• _Task brief_: Write out the stretch of the travel blog from "Tuesday, 21 December" through "back ages ago.", word for word.

• _Excerpted text_:
BEGIN

Tuesday, 21 December 2010

HONG KONG

not a bad view for 25p
WHERE: HONG KONG

WHERE (less detailed): CHINA-ish. China marks our passports with a “left the country” stamp. This in addition to the fact that Facebook is now accessible makes us wonder if anyone bothered to tell China we gave Hong Kong back ages ago.

DAYS: 98-100

WEATHER IS: hot, nice and hot. T-shirts in December. Nothing like it.
shorts in December

TEMPERATURE IS: 22-28 degrees

PEOPLE ARE: a mixture. Thanks to our cut-price accommodation (Chungking Mansions) we are pulled back into the world of annoying, obnoxious and overbearing Indian hawkers. But others extremely nice, and best of all they’re considerate enough to put English signs everywhere, on street corners, in shops and on menus.

FOOD IS: excellent, possibly because for the first time in months we know what we are ordering.

A BEER COSTS: not sure but a cocktail and glass of wine in the uber-swanky Aqua bar overlooking Hong Kong harbour (another great GoToJo tip) cost £16.
(bar)room with a view

HIGHLIGHTS/LOWLIGHTS: the look of unbridled joy on Rhaani’s face after she is finally reunited with a western style toilet, complete with toilet paper....”This is the most amazing place in the world”, she cries at being able to knowingly order grilled chicken....the ridiculous Hong Kong Harbour light show. If anyone has ever turned a light off to “do their bit for the environment” know your actions have been pointless. In 20-mins Hong Kong creates a carbon-footprint larger than the one you, your family, everyone you’ve ever known and will know in life... the afterlife... purgatory...could possibly leave. And it's a shitty show....the 25p Hong Kong ferry....Paul starts to salivate like a Pavlovian dog after his first sighting of Pick’n’Mix in 3 months....a fruitless search for multi-coloured obviously fake Rolex Watches (another dud Weelian Tay tip)...the magnificent view from our “Mansion” flat - and the landlord told us we’d been upgraded to a family room which had a window! The 45 degree angle’d cable car to the Point....
home sweet home

INTERESTING FACT: Hong Kong is so considerate that you can actually check luggage at subway stations the day before you fly out and then casually trot to the airport the next day.

DAYS SINCE PAUL SHAVED HIS HEAD AND HIS HAIR STILL WONT LIE FLAT ON ITS OWN (monkey boy):60
hardly the light fantastic

THINGS LOST: nothing to add

UP NEXT: JAPAN: land of the rising sun and a million vending machines.

Sunday, 19 December 2010

ZHANGJIAJIE NATIONAL PARK


finally...
WHERE: ZHANGJIAJIE NATIONAL PARK
WHERE (less detail): CHINA

DAYS: 93-96

PEOPLE ARE: possibly the most helpful in the world or we just had the most amazing piece of luck. Thanks to Paul’s nonsensical last-day strategy of “always take the downward trail” we found ourselves by a desolate - and possibly long deserted - exit gate. We also found ourselves in the ultimate Chinese backwater. While local women washed clothes on rocks in the river we wandered aimlessly, without a clue as to how to get back to civilisation and more importantly Zhangjiajie city. Despite using our best pointing efforts on several locals we looked set to spend the night in the pig shed. Fortunately we found a local bus and despite the driver not understanding a word we said and looking like the most confused man on earth at the sight of a map he ushered us onboard. An hour later we still hadn’t moved and the bus had filled up with other passengers who then alighted on-masse to get on another bus. Just as Paul started to think about feeling guilty for not agreeing to walk (uphill) towards the main entrance the driver started the bus. Two hours later we pulled up at our hostels front door. As soon as we got off the bus pulled an immediate U-turn. We still wonder if the other passengers were told about the slight detour or if they were just happy to take an impromptu trip to the big city?

END

• _Source material_:
BEGIN

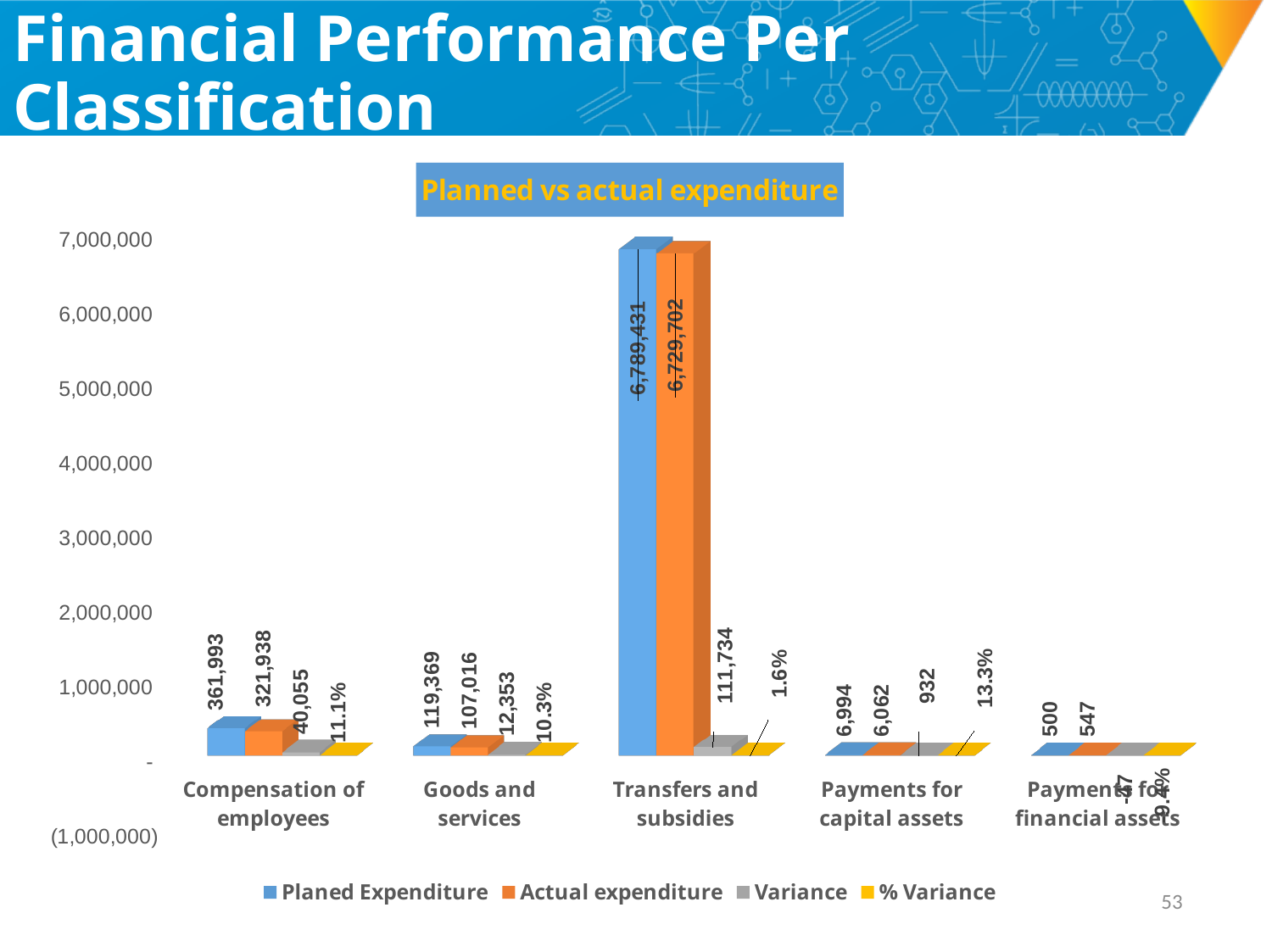
What is the Planed Expenditure value for Compensation of employees? 361,993 What is the % Variance value for Payments for capital assets? 13.3% What is the difference between Planed Expenditure and Actual expenditure for Compensation of employees? 40,055 What is the Actual expenditure value for Transfers and subsidies? 6,729,702 Which is larger for Goods and services: Planed Expenditure or Actual expenditure? Planed Expenditure Which category has the highest Planed Expenditure? Transfers and subsidies What is the Variance value for Goods and services? 12,353 What is the Actual expenditure value for Payments for financial assets? 547 What type of chart is shown on the slide? Bar chart How many categories are shown on the x axis? 5 How many series does the legend list? 4 Which category has the lowest Planed Expenditure? Payments for financial assets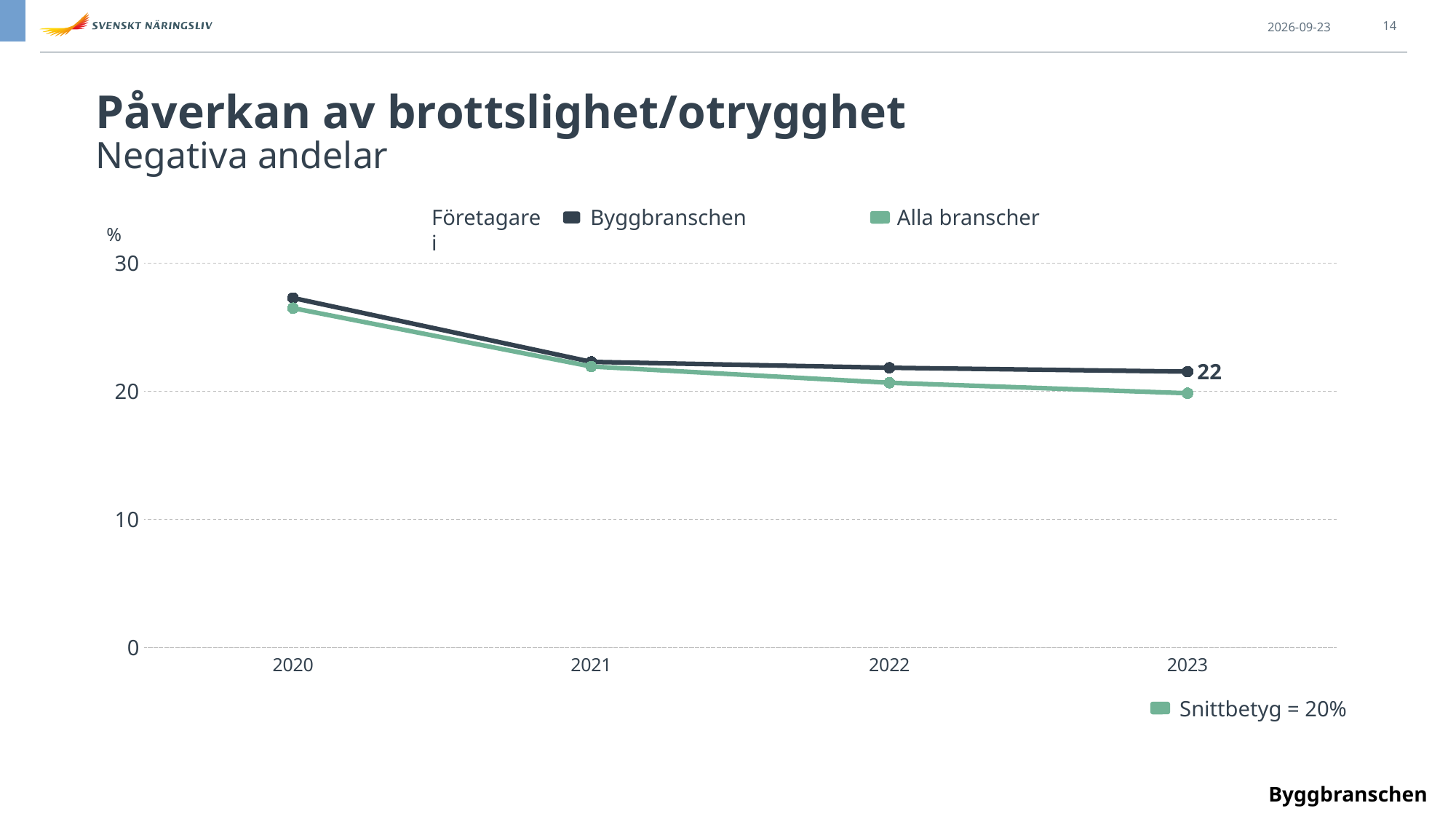
In 2023, which series has the larger value, Byggbranschen or Alla branscher? Byggbranschen What is the value for Byggbranschen in 2023? 22 How many series does the legend list? 2 Is the value for Alla branscher in 2021 greater or less than 30? less In which year is the value for Byggbranschen highest? 2020 What kind of chart is shown on the slide? line chart In which year is the value for Alla branscher lowest? 2023 How many years are plotted on the x axis? 4 Do the values for Byggbranschen rise or fall from 2020 to 2023? fall Is the value for Byggbranschen in 2020 greater or less than 20? greater What is the title of the chart on the slide? Påverkan av brottslighet/otrygghet Is the value for Alla branscher in 2022 greater or less than 10? greater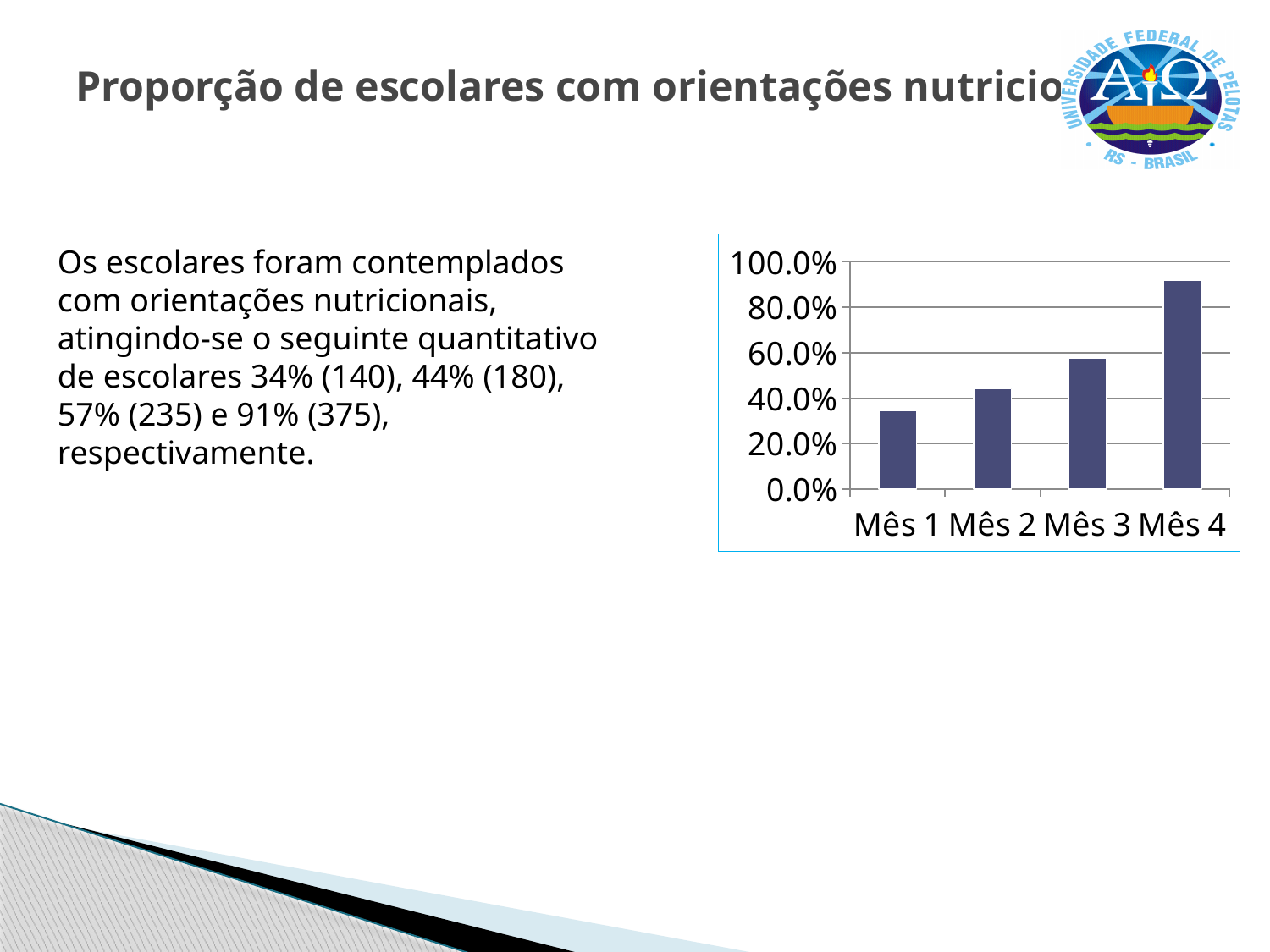
Which is larger, the value for Mês 2 or the value for Mês 3? Mês 3 Is the value for Mês 3 greater or less than 60.0%? less Which month has the lowest bar in the chart? Mês 1 What is the label of the first category on the x axis? Mês 1 Do the values rise or fall from Mês 1 to Mês 4? rise Which month has the highest bar in the chart? Mês 4 How many categories (months) are shown on the x axis of the chart? 4 What is the highest tick label on the y axis of the chart? 100.0% Is the value for Mês 4 greater or less than 80.0%? greater Is the value for Mês 1 greater or less than 40.0%? less What kind of chart is shown on the slide? bar chart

END

• _Result_:
Tuesday, 21 December 2010

HONG KONG

not a bad view for 25p
WHERE: HONG KONG

WHERE (less detailed): CHINA-ish. China marks our passports with a “left the country” stamp. This in addition to the fact that Facebook is now accessible makes us wonder if anyone bothered to tell China we gave Hong Kong back ages ago.